Дело только в том, чтобы произошло политическое открытое (в том, что это идет в режиме внутриэлитного торга, никто не сомневается) обсуждение и принятие решений по нескольким вопросам.
Кто (это касается и элит, и разных эшелонов бизнеса, и различных социальных групп) должен в первую очередь и в большей степени поступиться своими интересами и забыть об ожиданиях? Что автоматически ставит и вопрос о том, какие интересы в прошлый период были негодными, а чьи ожидания — завышенными. Кому следует помогать в первую очередь и безусловно? Это будет и ответом на вопрос, каковы приоритеты развития страны в будущем, какой капитал нужно сохранить в максимальной степени, что выбрано в качестве основы социальной солидарности.
На каких условиях и с какими обязательствами перед обществом могут быть поддержаны другие группы и интересы, которые тоже нужно спасти? Причем здесь речь может идти об обязательствах со стороны не только бизнеса, но и наемных работников — должны ли они получать новую квалификацию, менять место работы и жизни или предпринимать еще какие-то усилия в общих интересах.

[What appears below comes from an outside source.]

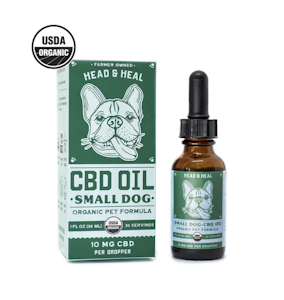 HEAD & HEAL - Organic Small Dog CBD Oil - 300mg Tincture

Наконец, почему именно так, а не иначе будет справедливо? Последний вопрос имеет важнейшее значение, потому что кризис рано или поздно закончится. И страна так или иначе (и обязательно за чей-то счет) из него выйдет. И
тогда главным будет именно то, воспринимает ли общество итог выхода из кризиса как справедливый или нет.
Со всеми вытекающими отсюда последствиями для доверия между государством и обществом, политического климата и перспектив (или их отсутствия) для реальной экономической и социальной модернизации.
В конце концов, именно массовое представление о несправедливости 90-х годов, того, как страна выходила из кризиса распада СССР и переживала последующие социальные и экономические трансформации, уже давно сформировали ситуацию взаимного недоверия и изрядной взаимной безответственности как между государством и обществом, так и внутри самого общества. Нечувствительность власти к общественному мнению, эгоистичность бизнеса, социальная разобщенность и пассивность, ощущение вседозволенности у одних социальных групп и равнодушие других — в значительной степени следствия всей той истории.
«Несправедливый» выход из нынешнего кризиса означал бы сохранение этой ситуации и в будущем.
Проблема и в том, что сами представления о справедливости могут в такой социальной системе сильно разниться. Кто-то, например, может быть искренне уверен, что в отличие от «простого народа» имеет полное право на высшие «сословные» привилегии и является слишком большим, сильным и государственным, чтобы упасть. Другие, напротив, могут быть убеждены, что все так «антинародно», что государство однозначно и безусловно обязано спасти их (и, может, только их), но и после этого не будет ему никакого прощения и доверия.
Чем больше во время кризиса будет расходиться между собой то, что политически декларируется, и то, что реально делается, тем более сильными и опасными будут эти крайние позиции.
Автор — заместитель директора Института социальных систем МГУ им. Ломоносова.